The Irish-founded biotech Hvivo is expanding its operations in London to meet growing demand for its human challenge clinical trial services.
Clinical-trial specialist biotech Hvivo has today (29 August) announced the planned expansion of its life sciences hub in Canary Wharf, London.
Due to a growing demand for its services, the company formerly known as Open Orphan, is building a state-of-the-art facility which will include 50 quarantine beds, with potential to expand to 70 beds, and virology and immunology labs.
There will also be an outpatient unit to facilitate phase two and three clinical trials.
The project is scheduled to be complete and fully operational by Q2 of 2024. At which point, the plan is to consolidate operations which are currently run across the company’s Whitechapel and Queen Mary Bioenterprise Centre clinics. Hvivo said that these sites “will remain fully operational throughout this transition” and close only when the new site is up and running.
The company’s Plumbers Row and Manchester FluCamp screening facilities will remain operational.
The Irish-founded company specialises in human challenge trial testing whereby healthy volunteers are intentionally exposed to a pathogen such as a virus, bacteria or fungus, to enable researchers to better understand diseases and test the effectiveness of drug treatments and vaccines. Hvivo works with several of the world’s largest biopharma companies to develop new vaccines and antivirals.
Hvivo claims that the new facility will maximise revenue by “consolidate[ing] all quarantine beds onto a single floor within one building” which will “optimise staff utilisation, achieve operational cost savings and improve overall efficiency and productivity”.

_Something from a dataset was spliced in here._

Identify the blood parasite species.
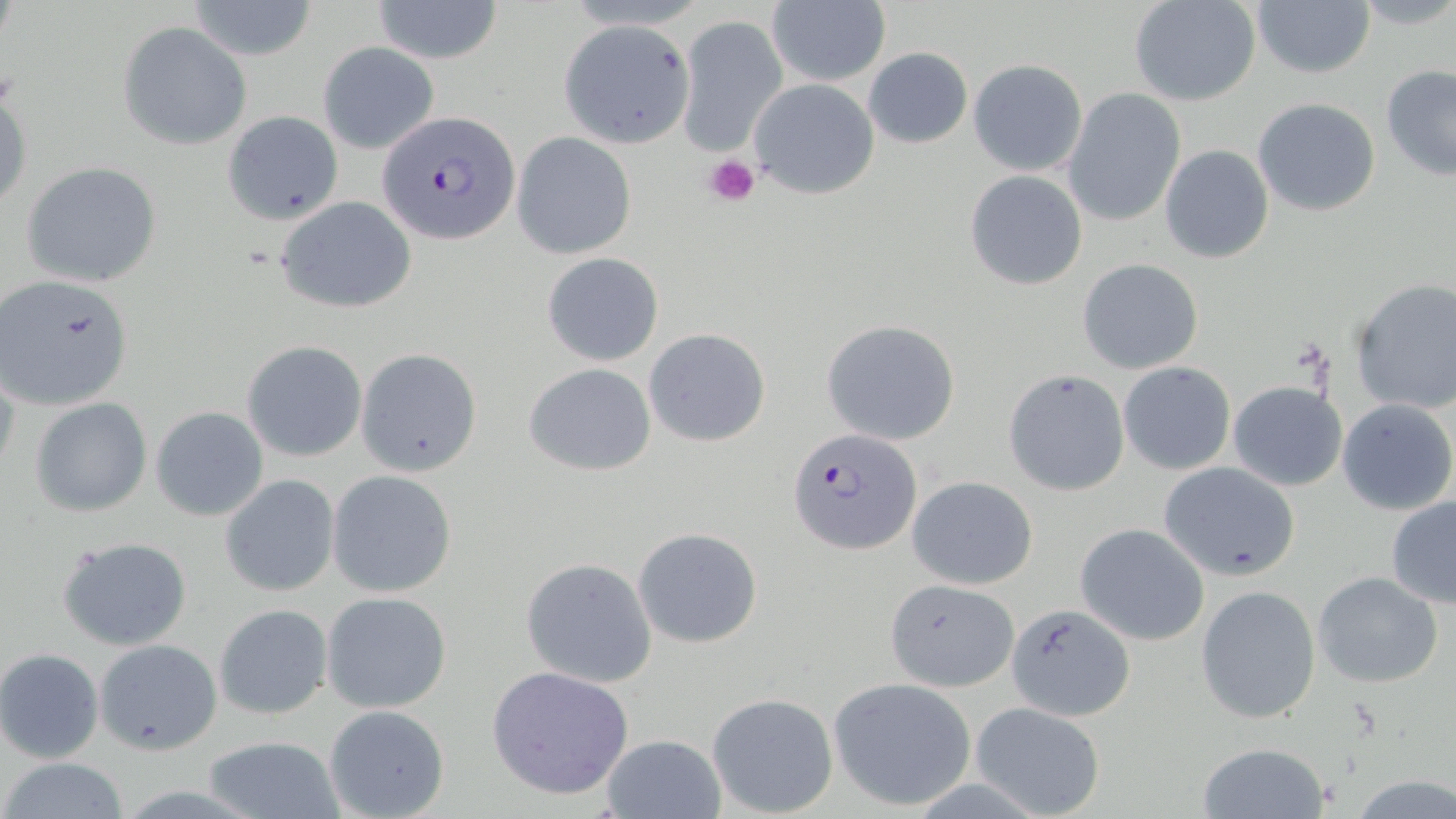

Plasmodium falciparum.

According to Hvivo’s CEO Yamin ‘Mo’ Khan, the expansion will broaden their service offerings. “The new facility will also allow us to conduct a greater number of trials concurrently across various challenge models enabling the company to maintain a higher level of capacity throughout the year,” Khan added.
The project has been “largely funded” by Hvivo clients. Khan said their support “underscores the urgency and importance of accelerating drug development, and the crucial role that human challenge trials are increasingly playing in the development of new vaccines and antivirals”.
In July, Hvivo announced a new contract worth £13.1m to develop a human challenge model for an influenza B vaccine. At the time, Khan said this continued the trend of “large contract wins” for the company. In January, it secured a £5.2m contract with an Asia-Pacific biotech to test a respiratory syncytial virus (RSV) vaccine candidate.